0
votes

I am scraping a news website with Scrapy and saving scraped items to a database with sqlalchemy. The crawling job runs periodically and I would like to ignore URLs which did not change since the last crawling.

I am trying to subclass LinkExtractor and return an empty list in case the response.url has been crawled more recently than updated.

But when I run 'scrapy crawl spider_name' I am getting:

TypeError: MyLinkExtractor() got an unexpected keyword argument 'allow'

The code:

def MyLinkExtractor(LinkExtractor):
    '''This class should redefine the method extract_links to
    filter out all links from pages which were not modified since
    the last crawling'''
    def __init__(self, *args, **kwargs):
        """
        Initializes database connection and sessionmaker.
        """
        engine = db_connect()
        self.Session = sessionmaker(bind=engine)
        super(MyLinkExtractor, self).__init__(*args, **kwargs)

    def extract_links(self, response):
        all_links = super(MyLinkExtractor, self).extract_links(response)

        # Return empty list if current url was recently crawled
        session = self.Session()
        url_in_db = session.query(Page).filter(Page.url==response.url).all()
        if url_in_db and url_in_db[0].last_crawled.replace(tzinfo=pytz.UTC) > item['header_last_modified']:
            return []

        return all_links

...

class MySpider(CrawlSpider):

    def __init__(self, *args, **kwargs):
        """
        Initializes database connection and sessionmaker.
        """
        engine = db_connect()
        self.Session = sessionmaker(bind=engine)
        super(MySpider, self).__init__(*args, **kwargs)

    ...

    # Define list of regex of links that should be followed
    links_regex_to_follow = [
        r'some_url_pattern',
        ]

    rules = (Rule(MyLinkExtractor(allow=links_regex_to_follow),
                  callback='handle_news',
                  follow=True),    
             )

    def handle_news(self, response):

        item = MyItem()
        item['url'] = response.url
        session = self.Session()

        # ... Process the item and extract meaningful info

        # Register when the item was crawled
        item['last_crawled'] = datetime.datetime.utcnow().replace(tzinfo=pytz.UTC)

        # Register when the page was last-modified
        date_string = response.headers.get('Last-Modified', None).decode('utf-8')
        item['header_last_modified'] = get_datetime_from_http_str(date_string)

        yield item

The most weird thing is that, if I replace MyLinkExtractor for LinkExtractor in the Rule definition, it runs.

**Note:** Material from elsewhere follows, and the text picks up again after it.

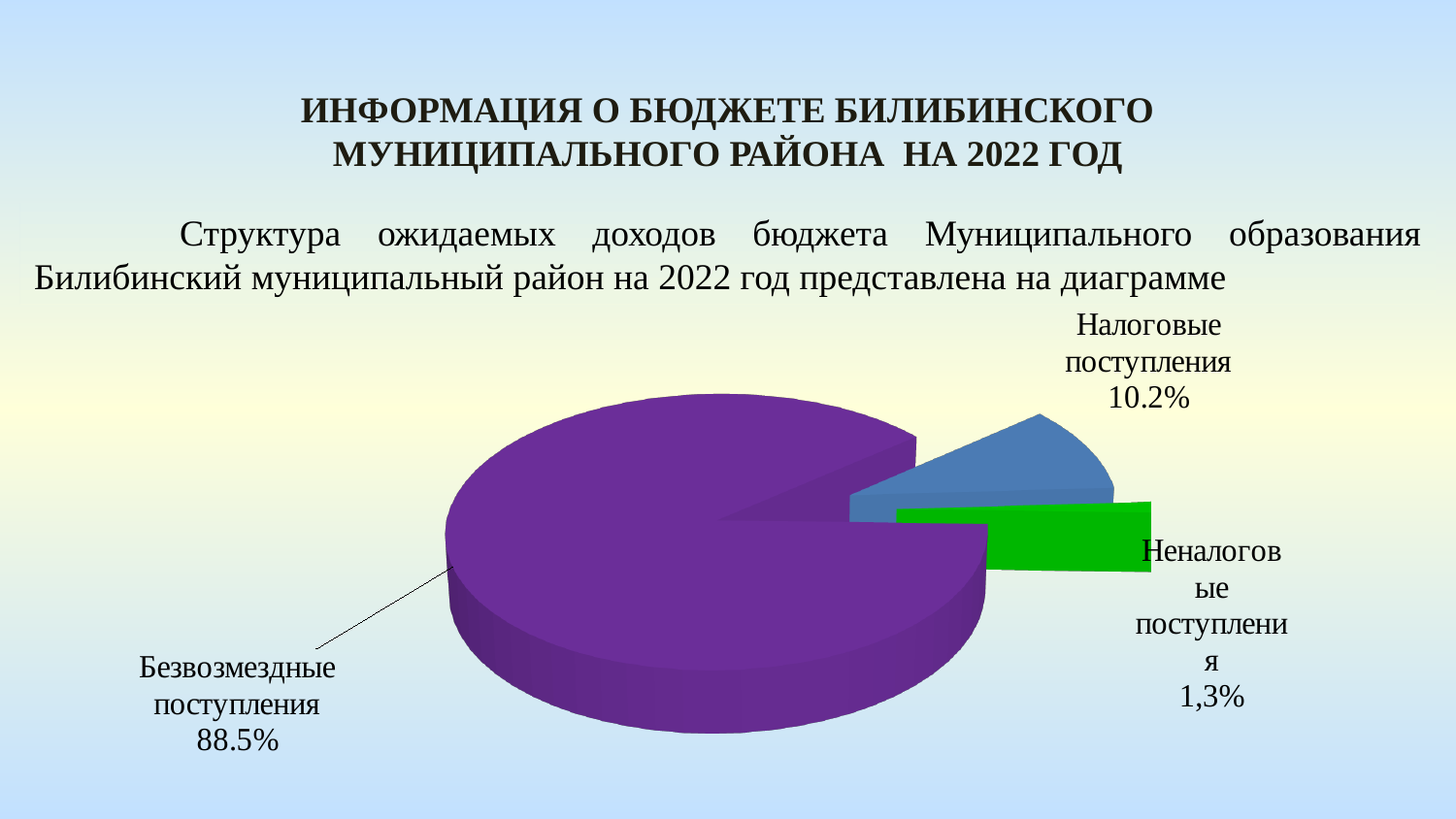
What share of the pie does Безвозмездные поступления represent? 88.5% Which category has the largest slice of the pie? Безвозмездные поступления What colour is the slice for Безвозмездные поступления? Purple What kind of chart is shown on the slide? Pie chart Which category has the smallest slice of the pie? Неналоговые поступления What colour is the slice for Неналоговые поступления? Green What is the difference between the shares of Налоговые поступления and Неналоговые поступления? 8.9% How many categories are shown in the pie chart? 3 What is the value shown for Неналоговые поступления? 1,3% What is the difference between the shares of Безвозмездные поступления and Налоговые поступления? 78.3% Which is larger: Налоговые поступления or Неналоговые поступления? Налоговые поступления What is the value shown for Налоговые поступления? 10.2%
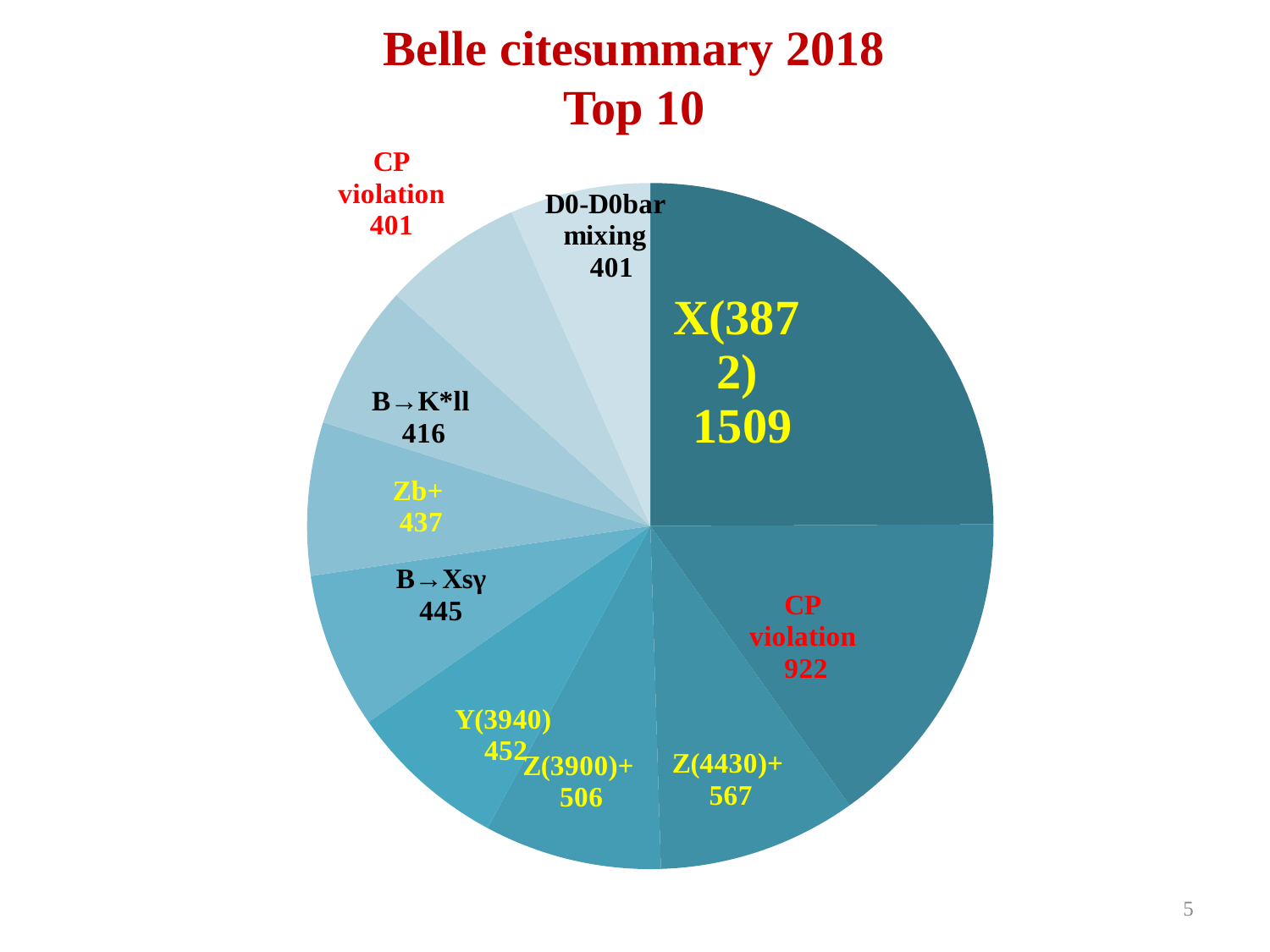
What is the value shown for B→K*ll? 416 What is the value shown for D0-D0bar mixing? 401 What is the title of the chart? Belle citesummary 2018 Top 10 What kind of chart is shown on the slide? Pie chart What is the difference between the X(3872) value and the larger CP violation value (922)? 587 Which is larger, the value for Y(3940) or the value for B→Xsγ? Y(3940) In what colour are the CP violation labels written? Red Which topic has the largest slice of the pie? X(3872) What is the value shown for X(3872)? 1509 What is the value shown for Z(4430)+? 567 What is the difference between the Z(4430)+ and Z(3900)+ values? 61 How many slices does the pie chart have? 10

But if I leave MyLinkExtractor in the Rule definition and redefine MyLinkExtractor to:

def MyLinkExtractor(LinkExtractor):
    '''This class should redefine the method extract_links to
    filter out all links from pages which were not modified since
    the last crawling'''
    pass

I get the same error.

1

1 Answers

2
votes

Your MyLinkExtractor is not a class, but function since you've declared it with def instead of class. It's hard to spot, since Python allows declaring functions inside of other functions and none of the names are really reserved.

Anyway, I believe that stack-trace would be little different in case if it would be not properly instantiated class - you'd see name of the last function that errored (MyLinkExtractor's __init__).